Gravis lo miró con desagrado.
—Bien —dijo Gravis con calma—, entonces no estoy aquí como pareja, sino como yo mismo. Voy a subir.
El Gran Anciano extendió su mano para detener a Gravis.
—Gravis, tu estatus ha cambiado. Tenemos que mantener las reglas.
Gravis puso los ojos en blanco con exasperación.
—Oh, cállate —dijo Gravis con fastidio—. ¿Crees que he podido visitarlos tantas veces solo por mi estatus? Qué tal si ignoras esta mierda inútil sobre el estatus y aceptas la realidad tal como es.
Si cualquier otra bestia le hubiera dicho al Gran Anciano que se callara, incluso si fuera solo una broma, él lo habría matado. Sin embargo, por alguna razón, el Gran Anciano no se enojó con Gravis. Era simplemente cómo era Gravis.
—¿Y cuál es esta realidad? —preguntó el Gran Anciano.

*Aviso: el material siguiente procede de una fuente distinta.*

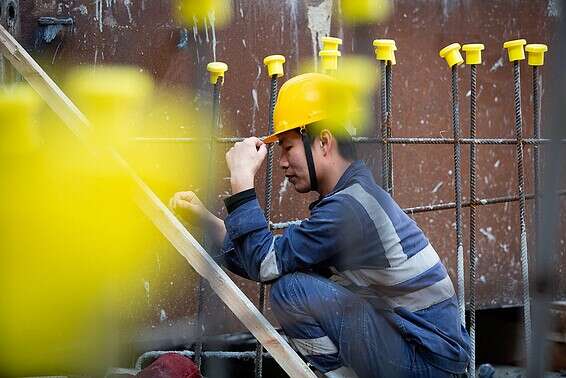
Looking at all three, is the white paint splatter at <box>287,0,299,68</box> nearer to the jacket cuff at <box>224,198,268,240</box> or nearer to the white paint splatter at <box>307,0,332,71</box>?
the white paint splatter at <box>307,0,332,71</box>

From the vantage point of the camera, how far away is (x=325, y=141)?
2.81 metres

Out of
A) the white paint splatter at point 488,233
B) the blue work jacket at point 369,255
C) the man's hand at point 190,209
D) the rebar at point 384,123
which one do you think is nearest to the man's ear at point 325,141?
the blue work jacket at point 369,255

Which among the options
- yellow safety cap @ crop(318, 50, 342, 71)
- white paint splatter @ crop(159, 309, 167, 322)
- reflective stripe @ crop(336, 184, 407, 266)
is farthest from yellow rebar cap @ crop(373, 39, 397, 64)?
white paint splatter @ crop(159, 309, 167, 322)

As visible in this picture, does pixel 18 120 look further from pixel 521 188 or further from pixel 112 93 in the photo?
pixel 521 188

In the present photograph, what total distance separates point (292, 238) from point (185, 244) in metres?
0.37

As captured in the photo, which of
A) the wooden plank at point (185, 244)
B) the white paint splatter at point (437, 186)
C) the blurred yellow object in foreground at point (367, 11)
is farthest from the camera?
the white paint splatter at point (437, 186)

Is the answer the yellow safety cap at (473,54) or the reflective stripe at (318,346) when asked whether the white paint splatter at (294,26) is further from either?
the reflective stripe at (318,346)

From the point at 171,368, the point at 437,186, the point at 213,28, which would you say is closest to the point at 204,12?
the point at 213,28

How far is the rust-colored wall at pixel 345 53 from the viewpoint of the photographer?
393 cm

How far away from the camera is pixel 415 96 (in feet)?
14.8

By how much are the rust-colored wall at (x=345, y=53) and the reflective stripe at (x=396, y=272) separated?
106cm

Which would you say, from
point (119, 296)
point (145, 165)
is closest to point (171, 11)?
point (145, 165)

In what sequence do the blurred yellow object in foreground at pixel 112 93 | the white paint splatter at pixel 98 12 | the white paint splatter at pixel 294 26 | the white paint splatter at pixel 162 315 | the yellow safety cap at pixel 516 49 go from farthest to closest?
the white paint splatter at pixel 294 26
the white paint splatter at pixel 162 315
the white paint splatter at pixel 98 12
the yellow safety cap at pixel 516 49
the blurred yellow object in foreground at pixel 112 93

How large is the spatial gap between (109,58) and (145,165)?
60 centimetres
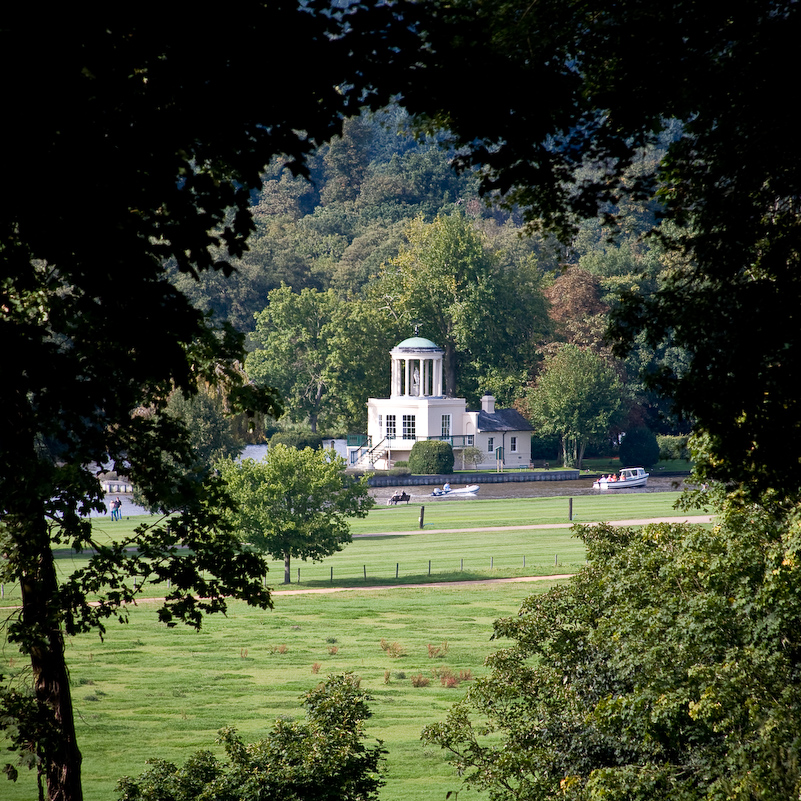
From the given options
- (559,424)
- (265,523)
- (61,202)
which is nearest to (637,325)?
(61,202)

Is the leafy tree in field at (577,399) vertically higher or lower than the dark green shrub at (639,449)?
higher

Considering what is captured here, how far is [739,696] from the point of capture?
30.8 ft

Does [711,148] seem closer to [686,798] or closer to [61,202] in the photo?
[61,202]

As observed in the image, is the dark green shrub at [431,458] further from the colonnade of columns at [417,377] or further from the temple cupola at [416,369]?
the colonnade of columns at [417,377]

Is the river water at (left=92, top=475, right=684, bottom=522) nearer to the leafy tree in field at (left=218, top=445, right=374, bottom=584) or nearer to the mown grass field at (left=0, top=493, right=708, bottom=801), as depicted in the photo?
the mown grass field at (left=0, top=493, right=708, bottom=801)

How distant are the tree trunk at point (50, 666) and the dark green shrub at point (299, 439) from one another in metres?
60.4

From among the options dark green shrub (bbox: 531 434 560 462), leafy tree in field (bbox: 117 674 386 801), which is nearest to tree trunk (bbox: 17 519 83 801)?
leafy tree in field (bbox: 117 674 386 801)

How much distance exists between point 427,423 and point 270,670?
46.0 meters

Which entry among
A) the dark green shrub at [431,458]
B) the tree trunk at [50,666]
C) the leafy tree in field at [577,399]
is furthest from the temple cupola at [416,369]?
the tree trunk at [50,666]

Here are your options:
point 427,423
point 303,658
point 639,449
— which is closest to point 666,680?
point 303,658

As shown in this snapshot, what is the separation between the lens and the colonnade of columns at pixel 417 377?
233 ft

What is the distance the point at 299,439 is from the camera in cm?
7131

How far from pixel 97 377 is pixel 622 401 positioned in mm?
66741

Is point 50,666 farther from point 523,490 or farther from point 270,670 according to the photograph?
point 523,490
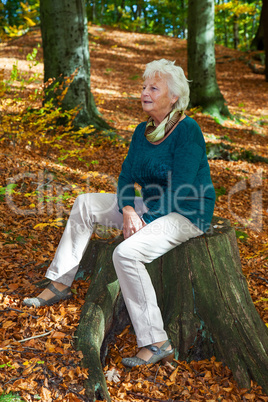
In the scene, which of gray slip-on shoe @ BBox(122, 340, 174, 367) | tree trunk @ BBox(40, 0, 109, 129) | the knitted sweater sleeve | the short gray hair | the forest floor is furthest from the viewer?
tree trunk @ BBox(40, 0, 109, 129)

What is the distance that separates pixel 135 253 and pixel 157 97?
1357mm

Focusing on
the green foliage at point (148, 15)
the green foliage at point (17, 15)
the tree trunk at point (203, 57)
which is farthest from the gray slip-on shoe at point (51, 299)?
the green foliage at point (17, 15)

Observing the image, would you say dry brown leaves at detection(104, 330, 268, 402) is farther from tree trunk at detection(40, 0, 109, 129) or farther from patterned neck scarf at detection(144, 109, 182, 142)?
tree trunk at detection(40, 0, 109, 129)

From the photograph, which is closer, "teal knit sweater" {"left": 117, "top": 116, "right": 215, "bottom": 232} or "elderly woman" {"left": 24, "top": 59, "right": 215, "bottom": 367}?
"elderly woman" {"left": 24, "top": 59, "right": 215, "bottom": 367}

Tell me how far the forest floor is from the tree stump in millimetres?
118

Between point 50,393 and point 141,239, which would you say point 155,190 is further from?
point 50,393

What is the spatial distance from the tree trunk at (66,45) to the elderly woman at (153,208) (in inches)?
147

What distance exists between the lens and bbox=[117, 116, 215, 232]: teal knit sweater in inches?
114

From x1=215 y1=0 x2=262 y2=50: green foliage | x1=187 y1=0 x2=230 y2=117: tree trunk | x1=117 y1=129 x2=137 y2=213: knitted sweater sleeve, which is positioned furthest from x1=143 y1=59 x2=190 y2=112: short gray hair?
x1=215 y1=0 x2=262 y2=50: green foliage

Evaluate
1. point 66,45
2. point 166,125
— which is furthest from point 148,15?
point 166,125

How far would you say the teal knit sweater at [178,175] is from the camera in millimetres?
2900

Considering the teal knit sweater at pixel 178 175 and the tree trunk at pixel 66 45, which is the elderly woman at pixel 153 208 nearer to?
the teal knit sweater at pixel 178 175

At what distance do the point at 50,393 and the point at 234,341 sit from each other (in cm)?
151

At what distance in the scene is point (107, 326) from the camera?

—Me caen bien. Yo les caigo bien —dijo Gravis encogiéndose de hombros—. Somos compañeros. ¿Cuál es el problema con que visite a uno de mis compañeros?
El Gran Anciano permaneció en silencio durante algunos segundos mientras miraba a Gravis con ojos entrecerrados.
Luego, suspiró.
—Nada sigue el protocolo cuando te involucra —dijo el Gran Anciano con impotencia.
Gravis solo sonrió con suficiencia.
—No actúes como si mi conducta no te resultara refrescante.
—¡No te pases! —dijo el Gran Anciano con una mirada fría.
—¿Es o no es refrescante? —dijo Gravis con una sonrisa—. Vamos, puedes decirme si te molesta.
El Gran Anciano gruñó.
—Solo sube —comentó mientras volaba hacia la Montaña del Orgullo.
Gravis procedió a hacerlo y llegó frente a la Emperatriz bastante rápido. Ella parecía tan neutral y distraída como siempre, pero Gravis había tenido suficiente contacto con ella como para juzgar su estado de ánimo basándose en sutiles pistas.
Gravis estaba bastante seguro de que la Emperatriz se sentía bastante divertida ahora. Probablemente había visto la interacción entre él y el Gran Anciano en la base de la Montaña del Orgullo y sintió algo de alegría por la impotencia del Gran Anciano.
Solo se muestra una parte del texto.